Source data
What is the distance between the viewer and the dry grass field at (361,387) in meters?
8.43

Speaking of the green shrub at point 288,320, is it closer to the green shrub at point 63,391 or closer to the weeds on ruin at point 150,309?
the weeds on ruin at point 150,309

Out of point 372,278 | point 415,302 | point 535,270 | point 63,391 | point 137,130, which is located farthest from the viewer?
* * *
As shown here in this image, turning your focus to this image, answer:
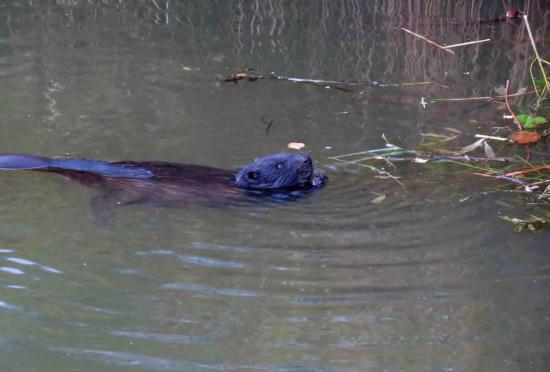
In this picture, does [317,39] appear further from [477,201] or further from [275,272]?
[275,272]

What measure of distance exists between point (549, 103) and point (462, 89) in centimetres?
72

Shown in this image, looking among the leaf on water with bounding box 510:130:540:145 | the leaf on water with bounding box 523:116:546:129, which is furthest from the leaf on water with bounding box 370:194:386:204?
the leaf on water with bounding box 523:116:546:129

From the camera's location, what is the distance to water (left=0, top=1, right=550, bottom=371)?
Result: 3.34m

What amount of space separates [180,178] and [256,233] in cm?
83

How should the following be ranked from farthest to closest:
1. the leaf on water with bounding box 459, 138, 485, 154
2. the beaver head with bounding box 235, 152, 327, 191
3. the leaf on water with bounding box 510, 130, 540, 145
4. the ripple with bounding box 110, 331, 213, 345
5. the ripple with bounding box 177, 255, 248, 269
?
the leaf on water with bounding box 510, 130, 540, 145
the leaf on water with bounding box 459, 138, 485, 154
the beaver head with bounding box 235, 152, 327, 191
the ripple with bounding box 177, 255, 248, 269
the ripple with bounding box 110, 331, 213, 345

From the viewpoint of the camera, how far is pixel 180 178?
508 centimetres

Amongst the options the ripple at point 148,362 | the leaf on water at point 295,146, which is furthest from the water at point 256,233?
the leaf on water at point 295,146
...
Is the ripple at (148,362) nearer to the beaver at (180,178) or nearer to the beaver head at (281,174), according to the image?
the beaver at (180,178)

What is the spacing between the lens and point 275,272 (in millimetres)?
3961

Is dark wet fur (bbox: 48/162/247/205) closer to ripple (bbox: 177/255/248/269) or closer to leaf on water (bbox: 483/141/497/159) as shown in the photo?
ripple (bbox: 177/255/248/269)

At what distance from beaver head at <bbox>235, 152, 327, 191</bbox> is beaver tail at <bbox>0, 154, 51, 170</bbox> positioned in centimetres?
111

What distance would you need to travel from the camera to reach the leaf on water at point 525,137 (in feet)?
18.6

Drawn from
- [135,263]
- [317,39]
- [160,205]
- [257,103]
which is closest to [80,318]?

To be done
Could you format the lines from the one containing "What is the spacing" through the one containing "which is closest to [80,318]?" as a Markdown table with the columns Row and Line, leaving out any blank lines?

Result
| Row | Line |
|---|---|
| 1 | What is the spacing between the lens and point 275,272 (in millimetres)? |
| 2 | 3961 |
| 3 | Is dark wet fur (bbox: 48/162/247/205) closer to ripple (bbox: 177/255/248/269) or closer to leaf on water (bbox: 483/141/497/159) as shown in the photo? |
| 4 | ripple (bbox: 177/255/248/269) |
| 5 | At what distance from beaver head at <bbox>235, 152, 327, 191</bbox> is beaver tail at <bbox>0, 154, 51, 170</bbox> positioned in centimetres? |
| 6 | 111 |
| 7 | What distance would you need to travel from the camera to reach the leaf on water at point 525,137 (in feet)? |
| 8 | 18.6 |
| 9 | Drawn from |
| 10 | - [135,263] |
| 11 | - [317,39] |
| 12 | - [160,205] |
| 13 | - [257,103] |
| 14 | which is closest to [80,318]? |